In recent years, Idaho, Maine, North Carolina, Nevada, Vermont, Virginia, Washington, and Pennsylvania all passed legislative bans on dog racing. Massachusetts remains one of only 13 states that still allows commercial dog racing. The initiative to ban it is being put forth by the Committee to Protect Dogs, of which GREY2K USA is a key member, along with other groups such as the Animal Rescue League of Boston.
Greyhound advocates got a similar measure on the ballot in 2000, but it lost by a slim margin. An effort to place the proposal on the 2006 ballot failed after a court ruled that the wording lacked clarity.
The group has until Nov. 21 to obtain signatures from 66,593 registered voters. A second round of 11,099 signatures is due in July 2008. It is a race that Dorchak – committed marathoner and crusader – is determined to win. "This time, we're going to do it," she says.

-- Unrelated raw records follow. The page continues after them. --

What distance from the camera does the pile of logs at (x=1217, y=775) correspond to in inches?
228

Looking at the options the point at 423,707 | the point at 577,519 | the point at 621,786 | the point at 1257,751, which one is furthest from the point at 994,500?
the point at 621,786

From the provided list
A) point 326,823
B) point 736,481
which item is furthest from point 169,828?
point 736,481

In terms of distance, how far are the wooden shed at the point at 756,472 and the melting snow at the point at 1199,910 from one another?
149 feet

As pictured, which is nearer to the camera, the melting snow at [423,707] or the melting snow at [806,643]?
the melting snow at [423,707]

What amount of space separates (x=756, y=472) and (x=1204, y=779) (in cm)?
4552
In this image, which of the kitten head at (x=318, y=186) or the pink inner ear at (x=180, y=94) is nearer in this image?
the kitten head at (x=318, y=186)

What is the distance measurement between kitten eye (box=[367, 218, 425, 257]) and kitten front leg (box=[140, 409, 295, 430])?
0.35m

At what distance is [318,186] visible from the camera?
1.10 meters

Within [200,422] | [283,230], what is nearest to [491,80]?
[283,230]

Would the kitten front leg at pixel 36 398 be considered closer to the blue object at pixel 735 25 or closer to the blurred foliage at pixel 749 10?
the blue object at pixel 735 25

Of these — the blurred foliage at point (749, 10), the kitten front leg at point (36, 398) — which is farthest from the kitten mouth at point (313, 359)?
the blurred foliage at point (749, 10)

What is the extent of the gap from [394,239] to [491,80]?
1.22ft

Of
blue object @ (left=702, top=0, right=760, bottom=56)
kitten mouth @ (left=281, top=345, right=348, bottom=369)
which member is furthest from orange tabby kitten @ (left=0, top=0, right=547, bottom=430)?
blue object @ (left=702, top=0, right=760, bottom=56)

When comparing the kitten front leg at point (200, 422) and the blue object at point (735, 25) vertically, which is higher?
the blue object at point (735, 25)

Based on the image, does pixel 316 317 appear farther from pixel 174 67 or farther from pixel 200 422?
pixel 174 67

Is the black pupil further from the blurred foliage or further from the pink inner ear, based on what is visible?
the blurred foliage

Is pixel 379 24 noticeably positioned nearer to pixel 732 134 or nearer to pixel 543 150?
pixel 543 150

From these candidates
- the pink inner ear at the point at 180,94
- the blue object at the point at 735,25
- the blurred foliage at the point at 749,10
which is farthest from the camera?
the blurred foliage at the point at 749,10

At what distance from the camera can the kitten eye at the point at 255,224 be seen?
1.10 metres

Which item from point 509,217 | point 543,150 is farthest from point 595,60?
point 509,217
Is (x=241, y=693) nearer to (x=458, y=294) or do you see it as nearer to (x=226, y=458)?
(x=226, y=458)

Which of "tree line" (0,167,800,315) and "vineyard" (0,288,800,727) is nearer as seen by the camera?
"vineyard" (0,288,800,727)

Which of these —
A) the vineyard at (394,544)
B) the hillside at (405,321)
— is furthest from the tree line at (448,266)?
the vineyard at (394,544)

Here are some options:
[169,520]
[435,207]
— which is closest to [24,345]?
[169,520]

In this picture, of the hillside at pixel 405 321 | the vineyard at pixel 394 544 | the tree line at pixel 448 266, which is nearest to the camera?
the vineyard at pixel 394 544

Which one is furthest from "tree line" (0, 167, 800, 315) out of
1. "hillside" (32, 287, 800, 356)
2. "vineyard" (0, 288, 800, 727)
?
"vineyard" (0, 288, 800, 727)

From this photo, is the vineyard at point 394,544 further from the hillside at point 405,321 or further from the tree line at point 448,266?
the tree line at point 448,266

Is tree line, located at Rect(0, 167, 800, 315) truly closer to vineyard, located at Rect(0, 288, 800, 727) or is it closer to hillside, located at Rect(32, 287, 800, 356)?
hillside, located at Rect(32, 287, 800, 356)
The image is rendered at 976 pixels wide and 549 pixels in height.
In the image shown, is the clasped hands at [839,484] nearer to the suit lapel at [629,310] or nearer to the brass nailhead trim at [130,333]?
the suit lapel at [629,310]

In an ironic twist that somehow suits the Dorchak story, the owner of the Raynham Park racetrack, George Carney, paid for her scholarship to law school several years ago. Dorchak says he initially seemed "amused and a little charmed" that the money he'd donated as a trustee of the New England School of Law had gone to support her. Mr. Carney himself acknowledges that he was onstage to hand Dorchak her diploma at graduation. He wishes her the best, he says.
Dorchak isn't convinced. Over time Carney's amusement has waned, she says, as he saw her career path: "He thought I was going to graduate and go make a lot of money and just go away."
Clearly, Carney did not know Dorchak well.